*** Information provided

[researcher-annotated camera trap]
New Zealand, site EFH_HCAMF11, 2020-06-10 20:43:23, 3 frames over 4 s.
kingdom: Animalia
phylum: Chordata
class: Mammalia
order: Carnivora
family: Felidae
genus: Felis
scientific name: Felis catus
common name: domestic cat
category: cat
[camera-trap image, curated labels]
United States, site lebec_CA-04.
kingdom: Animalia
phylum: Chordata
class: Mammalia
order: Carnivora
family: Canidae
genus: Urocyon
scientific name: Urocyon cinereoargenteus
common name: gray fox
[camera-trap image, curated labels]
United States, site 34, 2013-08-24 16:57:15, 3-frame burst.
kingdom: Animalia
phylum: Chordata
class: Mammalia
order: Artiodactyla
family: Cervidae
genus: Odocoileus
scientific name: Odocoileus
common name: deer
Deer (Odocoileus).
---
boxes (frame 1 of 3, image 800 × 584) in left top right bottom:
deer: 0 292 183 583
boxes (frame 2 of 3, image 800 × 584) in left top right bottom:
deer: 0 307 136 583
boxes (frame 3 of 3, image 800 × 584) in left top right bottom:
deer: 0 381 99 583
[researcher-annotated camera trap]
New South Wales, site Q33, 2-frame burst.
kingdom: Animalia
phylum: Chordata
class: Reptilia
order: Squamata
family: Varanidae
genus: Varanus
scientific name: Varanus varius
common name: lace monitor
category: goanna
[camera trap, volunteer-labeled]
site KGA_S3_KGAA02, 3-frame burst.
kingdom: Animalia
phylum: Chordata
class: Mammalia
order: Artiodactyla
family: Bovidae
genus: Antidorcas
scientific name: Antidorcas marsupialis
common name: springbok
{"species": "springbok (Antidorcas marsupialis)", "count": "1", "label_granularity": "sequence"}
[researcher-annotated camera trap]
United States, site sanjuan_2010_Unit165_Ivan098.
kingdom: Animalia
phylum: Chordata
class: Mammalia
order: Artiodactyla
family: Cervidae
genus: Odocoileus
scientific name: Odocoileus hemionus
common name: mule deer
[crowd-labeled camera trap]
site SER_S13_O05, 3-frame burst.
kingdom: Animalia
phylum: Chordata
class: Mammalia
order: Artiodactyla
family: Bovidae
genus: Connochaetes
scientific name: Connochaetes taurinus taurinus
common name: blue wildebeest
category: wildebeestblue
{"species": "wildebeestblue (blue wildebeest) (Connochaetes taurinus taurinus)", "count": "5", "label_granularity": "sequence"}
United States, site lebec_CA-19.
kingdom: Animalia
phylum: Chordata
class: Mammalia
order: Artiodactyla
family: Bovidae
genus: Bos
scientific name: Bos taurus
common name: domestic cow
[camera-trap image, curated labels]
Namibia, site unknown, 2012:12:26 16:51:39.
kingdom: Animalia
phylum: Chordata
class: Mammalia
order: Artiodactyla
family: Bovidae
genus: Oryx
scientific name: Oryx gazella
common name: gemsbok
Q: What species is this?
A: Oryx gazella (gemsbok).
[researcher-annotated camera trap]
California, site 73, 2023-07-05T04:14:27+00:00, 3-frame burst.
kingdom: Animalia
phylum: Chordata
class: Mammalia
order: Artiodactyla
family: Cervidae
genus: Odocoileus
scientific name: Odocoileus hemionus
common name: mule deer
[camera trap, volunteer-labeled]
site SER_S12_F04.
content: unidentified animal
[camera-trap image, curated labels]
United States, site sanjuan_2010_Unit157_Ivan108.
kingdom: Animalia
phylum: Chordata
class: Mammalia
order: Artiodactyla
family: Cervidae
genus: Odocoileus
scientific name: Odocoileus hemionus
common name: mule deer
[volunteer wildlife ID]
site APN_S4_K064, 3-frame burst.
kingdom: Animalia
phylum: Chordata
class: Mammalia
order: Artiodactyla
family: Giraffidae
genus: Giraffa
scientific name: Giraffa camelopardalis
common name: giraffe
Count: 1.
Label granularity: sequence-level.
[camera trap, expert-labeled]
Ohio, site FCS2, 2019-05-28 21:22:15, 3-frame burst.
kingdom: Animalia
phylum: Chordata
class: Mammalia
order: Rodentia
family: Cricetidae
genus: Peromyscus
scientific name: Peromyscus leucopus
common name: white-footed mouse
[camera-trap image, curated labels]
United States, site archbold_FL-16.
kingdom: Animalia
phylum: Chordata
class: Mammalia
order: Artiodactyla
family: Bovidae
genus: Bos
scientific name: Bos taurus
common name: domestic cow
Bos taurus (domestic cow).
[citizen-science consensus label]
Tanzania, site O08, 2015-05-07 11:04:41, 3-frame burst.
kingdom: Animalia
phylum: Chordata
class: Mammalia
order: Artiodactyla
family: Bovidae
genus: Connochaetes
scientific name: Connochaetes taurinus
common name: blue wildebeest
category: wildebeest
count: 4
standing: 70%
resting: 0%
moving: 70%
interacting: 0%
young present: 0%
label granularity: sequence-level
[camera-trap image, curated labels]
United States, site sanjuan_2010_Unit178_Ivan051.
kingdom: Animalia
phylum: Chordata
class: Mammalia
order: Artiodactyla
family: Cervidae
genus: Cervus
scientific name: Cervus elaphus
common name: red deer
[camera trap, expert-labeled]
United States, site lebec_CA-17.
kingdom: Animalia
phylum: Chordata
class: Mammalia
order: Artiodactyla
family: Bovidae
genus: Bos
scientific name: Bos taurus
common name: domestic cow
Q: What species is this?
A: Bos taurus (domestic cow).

******

Task requirements => Retype all of the lines shown above, keeping each one exact.

Result for this exercise =>
[researcher-annotated camera trap]
New Zealand, site EFH_HCAMF11, 2020-06-10 20:43:23, 3 frames over 4 s.
kingdom: Animalia
phylum: Chordata
class: Mammalia
order: Carnivora
family: Felidae
genus: Felis
scientific name: Felis catus
common name: domestic cat
category: cat
[camera-trap image, curated labels]
United States, site lebec_CA-04.
kingdom: Animalia
phylum: Chordata
class: Mammalia
order: Carnivora
family: Canidae
genus: Urocyon
scientific name: Urocyon cinereoargenteus
common name: gray fox
[camera-trap image, curated labels]
United States, site 34, 2013-08-24 16:57:15, 3-frame burst.
kingdom: Animalia
phylum: Chordata
class: Mammalia
order: Artiodactyla
family: Cervidae
genus: Odocoileus
scientific name: Odocoileus
common name: deer
Deer (Odocoileus).
---
boxes (frame 1 of 3, image 800 × 584) in left top right bottom:
deer: 0 292 183 583
boxes (frame 2 of 3, image 800 × 584) in left top right bottom:
deer: 0 307 136 583
boxes (frame 3 of 3, image 800 × 584) in left top right bottom:
deer: 0 381 99 583
[researcher-annotated camera trap]
New South Wales, site Q33, 2-frame burst.
kingdom: Animalia
phylum: Chordata
class: Reptilia
order: Squamata
family: Varanidae
genus: Varanus
scientific name: Varanus varius
common name: lace monitor
category: goanna
[camera trap, volunteer-labeled]
site KGA_S3_KGAA02, 3-frame burst.
kingdom: Animalia
phylum: Chordata
class: Mammalia
order: Artiodactyla
family: Bovidae
genus: Antidorcas
scientific name: Antidorcas marsupialis
common name: springbok
{"species": "springbok (Antidorcas marsupialis)", "count": "1", "label_granularity": "sequence"}
[researcher-annotated camera trap]
United States, site sanjuan_2010_Unit165_Ivan098.
kingdom: Animalia
phylum: Chordata
class: Mammalia
order: Artiodactyla
family: Cervidae
genus: Odocoileus
scientific name: Odocoileus hemionus
common name: mule deer
[crowd-labeled camera trap]
site SER_S13_O05, 3-frame burst.
kingdom: Animalia
phylum: Chordata
class: Mammalia
order: Artiodactyla
family: Bovidae
genus: Connochaetes
scientific name: Connochaetes taurinus taurinus
common name: blue wildebeest
category: wildebeestblue
{"species": "wildebeestblue (blue wildebeest) (Connochaetes taurinus taurinus)", "count": "5", "label_granularity": "sequence"}
United States, site lebec_CA-19.
kingdom: Animalia
phylum: Chordata
class: Mammalia
order: Artiodactyla
family: Bovidae
genus: Bos
scientific name: Bos taurus
common name: domestic cow
[camera-trap image, curated labels]
Namibia, site unknown, 2012:12:26 16:51:39.
kingdom: Animalia
phylum: Chordata
class: Mammalia
order: Artiodactyla
family: Bovidae
genus: Oryx
scientific name: Oryx gazella
common name: gemsbok
Q: What species is this?
A: Oryx gazella (gemsbok).
[researcher-annotated camera trap]
California, site 73, 2023-07-05T04:14:27+00:00, 3-frame burst.
kingdom: Animalia
phylum: Chordata
class: Mammalia
order: Artiodactyla
family: Cervidae
genus: Odocoileus
scientific name: Odocoileus hemionus
common name: mule deer
[camera trap, volunteer-labeled]
site SER_S12_F04.
content: unidentified animal
[camera-trap image, curated labels]
United States, site sanjuan_2010_Unit157_Ivan108.
kingdom: Animalia
phylum: Chordata
class: Mammalia
order: Artiodactyla
family: Cervidae
genus: Odocoileus
scientific name: Odocoileus hemionus
common name: mule deer
[volunteer wildlife ID]
site APN_S4_K064, 3-frame burst.
kingdom: Animalia
phylum: Chordata
class: Mammalia
order: Artiodactyla
family: Giraffidae
genus: Giraffa
scientific name: Giraffa camelopardalis
common name: giraffe
Count: 1.
Label granularity: sequence-level.
[camera trap, expert-labeled]
Ohio, site FCS2, 2019-05-28 21:22:15, 3-frame burst.
kingdom: Animalia
phylum: Chordata
class: Mammalia
order: Rodentia
family: Cricetidae
genus: Peromyscus
scientific name: Peromyscus leucopus
common name: white-footed mouse
[camera-trap image, curated labels]
United States, site archbold_FL-16.
kingdom: Animalia
phylum: Chordata
class: Mammalia
order: Artiodactyla
family: Bovidae
genus: Bos
scientific name: Bos taurus
common name: domestic cow
Bos taurus (domestic cow).
[citizen-science consensus label]
Tanzania, site O08, 2015-05-07 11:04:41, 3-frame burst.
kingdom: Animalia
phylum: Chordata
class: Mammalia
order: Artiodactyla
family: Bovidae
genus: Connochaetes
scientific name: Connochaetes taurinus
common name: blue wildebeest
category: wildebeest
count: 4
standing: 70%
resting: 0%
moving: 70%
interacting: 0%
young present: 0%
label granularity: sequence-level
[camera-trap image, curated labels]
United States, site sanjuan_2010_Unit178_Ivan051.
kingdom: Animalia
phylum: Chordata
class: Mammalia
order: Artiodactyla
family: Cervidae
genus: Cervus
scientific name: Cervus elaphus
common name: red deer
[camera trap, expert-labeled]
United States, site lebec_CA-17.
kingdom: Animalia
phylum: Chordata
class: Mammalia
order: Artiodactyla
family: Bovidae
genus: Bos
scientific name: Bos taurus
common name: domestic cow
Q: What species is this?
A: Bos taurus (domestic cow).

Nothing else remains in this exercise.